しかしあの時と違って、イオンの姿がどこにもないな。どういうことだ?
「タクトさん!」
背後からイオンの声がした。よかった。いたんだ…な…
振り向くと擬似竜化状態の中学生ぐらいに成長したイオンの姿があった。しかも胸が急成長して、何故か服装が紺色のスク水だった。名札のところには『いおん』と書かれている。
そんなイオンが俺に抱きついてくる。
「よかったです。私、気付いたら一人で…寂しかったです」
「タクトさん…」
イオンが目をつむり、顔を近づけてくる。俺も目を瞑る。
「随分悪趣味な試練を用意するんだな」
俺がそういうとイオンの動きが止まる。
「何を言ってるんですか? タクトさん」
「誤魔化しても無駄だ。
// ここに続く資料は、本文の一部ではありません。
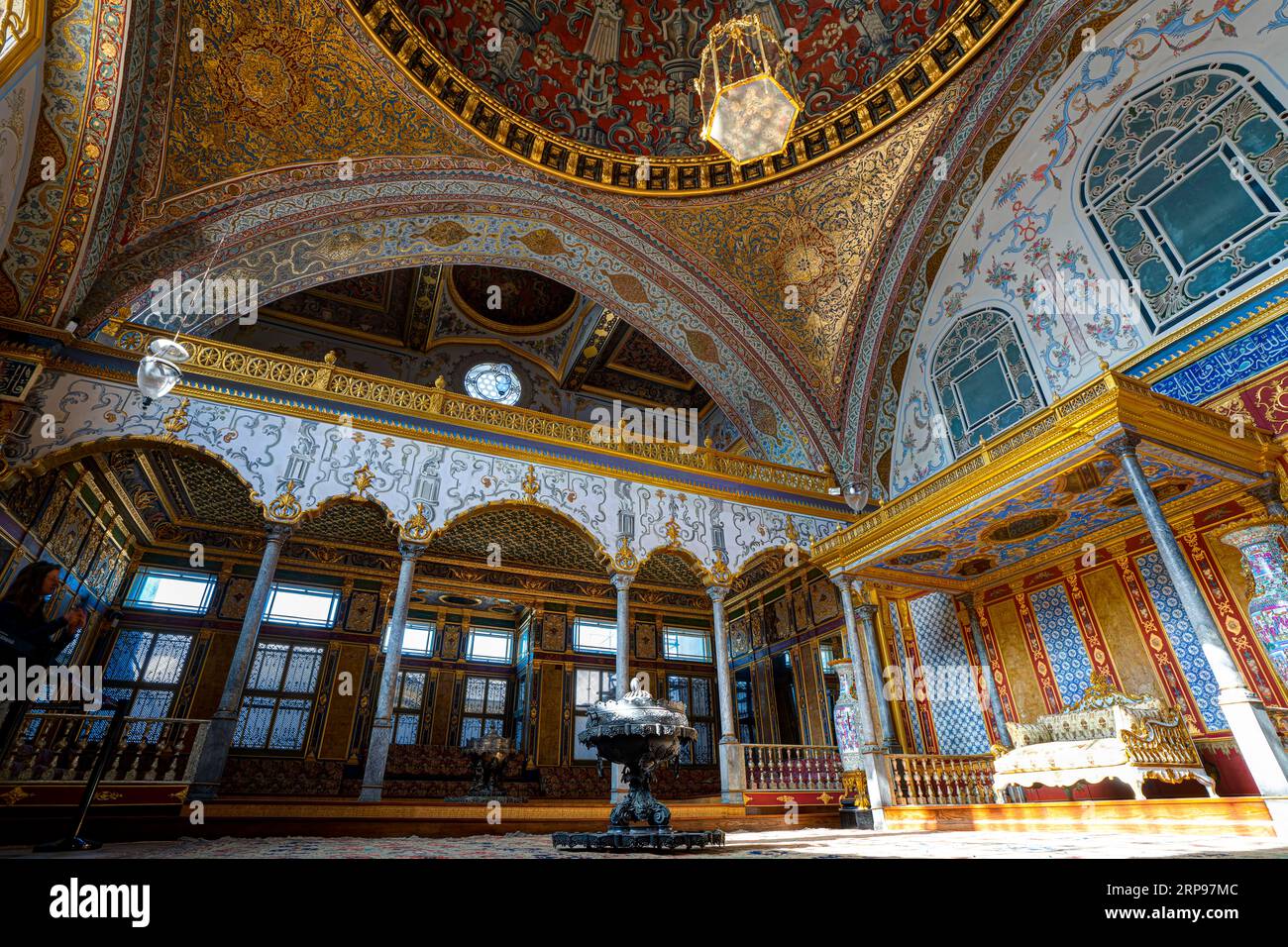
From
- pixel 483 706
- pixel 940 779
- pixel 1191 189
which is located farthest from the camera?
pixel 483 706

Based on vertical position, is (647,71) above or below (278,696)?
above

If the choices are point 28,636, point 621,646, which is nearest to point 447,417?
point 621,646

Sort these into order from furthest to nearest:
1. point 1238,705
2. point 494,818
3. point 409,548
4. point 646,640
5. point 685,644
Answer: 1. point 685,644
2. point 646,640
3. point 409,548
4. point 494,818
5. point 1238,705

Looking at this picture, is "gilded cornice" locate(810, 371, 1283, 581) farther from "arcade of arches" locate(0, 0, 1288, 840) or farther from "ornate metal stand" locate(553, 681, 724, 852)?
"ornate metal stand" locate(553, 681, 724, 852)

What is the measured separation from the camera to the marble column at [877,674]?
8953mm

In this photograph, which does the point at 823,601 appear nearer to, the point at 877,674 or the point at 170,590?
the point at 877,674

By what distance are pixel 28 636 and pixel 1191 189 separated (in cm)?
1455

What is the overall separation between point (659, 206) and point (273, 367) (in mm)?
7096

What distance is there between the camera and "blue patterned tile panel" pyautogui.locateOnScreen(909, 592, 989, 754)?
9.18 metres

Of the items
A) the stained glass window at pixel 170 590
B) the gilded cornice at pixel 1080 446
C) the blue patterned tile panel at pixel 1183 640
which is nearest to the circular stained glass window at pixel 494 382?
the stained glass window at pixel 170 590

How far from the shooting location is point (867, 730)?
852cm

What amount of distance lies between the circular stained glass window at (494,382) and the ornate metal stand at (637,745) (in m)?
10.5

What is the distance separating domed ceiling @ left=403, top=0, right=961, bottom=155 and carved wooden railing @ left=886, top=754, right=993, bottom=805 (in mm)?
10641

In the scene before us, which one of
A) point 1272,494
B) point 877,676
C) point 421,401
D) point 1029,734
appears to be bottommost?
point 1029,734
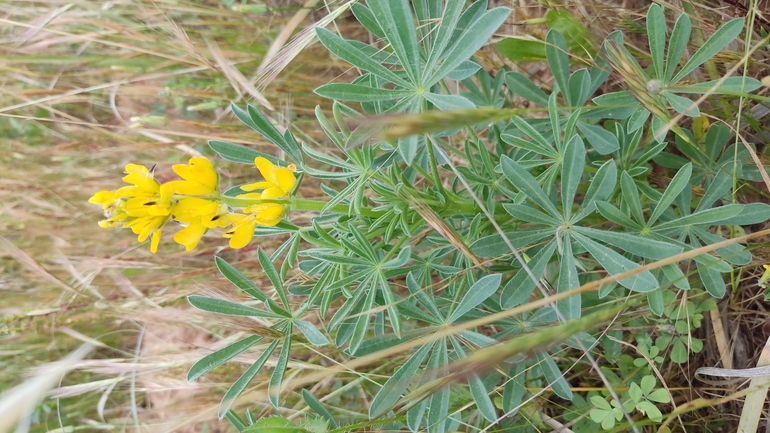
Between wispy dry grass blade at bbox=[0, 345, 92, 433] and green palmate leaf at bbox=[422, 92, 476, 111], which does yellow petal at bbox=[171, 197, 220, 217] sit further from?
wispy dry grass blade at bbox=[0, 345, 92, 433]

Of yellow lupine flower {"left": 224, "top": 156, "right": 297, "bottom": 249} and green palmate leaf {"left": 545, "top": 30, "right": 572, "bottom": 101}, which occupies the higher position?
green palmate leaf {"left": 545, "top": 30, "right": 572, "bottom": 101}

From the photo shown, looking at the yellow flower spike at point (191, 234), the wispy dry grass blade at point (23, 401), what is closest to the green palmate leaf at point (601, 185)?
the yellow flower spike at point (191, 234)

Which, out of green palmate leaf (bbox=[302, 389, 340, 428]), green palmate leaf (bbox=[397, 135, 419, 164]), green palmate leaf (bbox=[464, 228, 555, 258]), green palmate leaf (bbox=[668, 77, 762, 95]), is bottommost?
green palmate leaf (bbox=[302, 389, 340, 428])

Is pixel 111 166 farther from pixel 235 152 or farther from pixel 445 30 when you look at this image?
pixel 445 30

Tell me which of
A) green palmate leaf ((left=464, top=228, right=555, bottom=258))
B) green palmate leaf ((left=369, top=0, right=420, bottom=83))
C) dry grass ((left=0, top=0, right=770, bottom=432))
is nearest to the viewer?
green palmate leaf ((left=369, top=0, right=420, bottom=83))

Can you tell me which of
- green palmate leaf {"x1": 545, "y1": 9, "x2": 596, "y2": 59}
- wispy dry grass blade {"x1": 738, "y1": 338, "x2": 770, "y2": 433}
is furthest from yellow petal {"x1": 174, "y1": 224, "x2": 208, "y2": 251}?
wispy dry grass blade {"x1": 738, "y1": 338, "x2": 770, "y2": 433}

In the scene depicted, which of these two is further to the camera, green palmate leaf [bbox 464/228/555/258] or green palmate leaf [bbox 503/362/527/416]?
green palmate leaf [bbox 503/362/527/416]

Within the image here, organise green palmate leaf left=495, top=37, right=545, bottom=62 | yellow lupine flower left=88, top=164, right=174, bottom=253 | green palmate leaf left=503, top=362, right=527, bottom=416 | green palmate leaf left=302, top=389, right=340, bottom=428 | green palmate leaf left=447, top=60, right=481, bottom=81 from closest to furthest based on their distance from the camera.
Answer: yellow lupine flower left=88, top=164, right=174, bottom=253, green palmate leaf left=447, top=60, right=481, bottom=81, green palmate leaf left=503, top=362, right=527, bottom=416, green palmate leaf left=302, top=389, right=340, bottom=428, green palmate leaf left=495, top=37, right=545, bottom=62
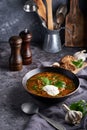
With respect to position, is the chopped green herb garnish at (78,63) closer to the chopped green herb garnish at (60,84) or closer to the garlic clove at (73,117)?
the chopped green herb garnish at (60,84)

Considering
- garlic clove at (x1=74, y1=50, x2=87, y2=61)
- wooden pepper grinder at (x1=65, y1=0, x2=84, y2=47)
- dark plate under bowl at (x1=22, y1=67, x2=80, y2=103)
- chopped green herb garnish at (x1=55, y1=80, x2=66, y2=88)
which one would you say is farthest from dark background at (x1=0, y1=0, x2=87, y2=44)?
chopped green herb garnish at (x1=55, y1=80, x2=66, y2=88)

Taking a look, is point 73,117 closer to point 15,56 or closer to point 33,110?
point 33,110

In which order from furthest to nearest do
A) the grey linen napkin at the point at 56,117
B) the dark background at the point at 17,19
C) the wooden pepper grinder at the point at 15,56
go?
the dark background at the point at 17,19 → the wooden pepper grinder at the point at 15,56 → the grey linen napkin at the point at 56,117

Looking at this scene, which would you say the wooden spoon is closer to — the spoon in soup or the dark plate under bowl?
the dark plate under bowl

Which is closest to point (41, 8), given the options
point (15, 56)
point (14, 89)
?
point (15, 56)

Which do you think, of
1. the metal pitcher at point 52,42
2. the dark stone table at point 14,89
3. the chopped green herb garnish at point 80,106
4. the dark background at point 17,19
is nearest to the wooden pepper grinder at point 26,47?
the dark stone table at point 14,89
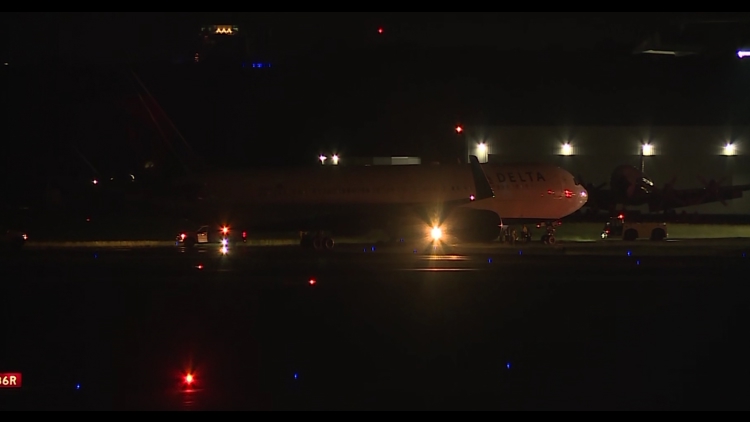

俺の知っているイオンは自分から寂しいなんて絶対に言わない。寂しさを抱えながら俺や周りを気遣い、必死に甘えてくる子なんだよ。そろそろ姿を見せたら、どうなんだ? 絶海龍王様」
俺がそういうと目の前のイオンが泡となって、消える。そして下から声がした。
『流石によく俺様の眷属を理解しているな。絶対騙せると思ったんだが…やはり巨乳にしたのが間違いだったか…』
深海の暗闇を青く照らす蛇のような長い身体のドラゴンは悠々とこの世界を泳ぎ回る。この龍王様、聖輝龍王様より遥かにでかい。既に視認範囲は彼の身体で覆われているが、まだ尻尾の先が見えないぞ。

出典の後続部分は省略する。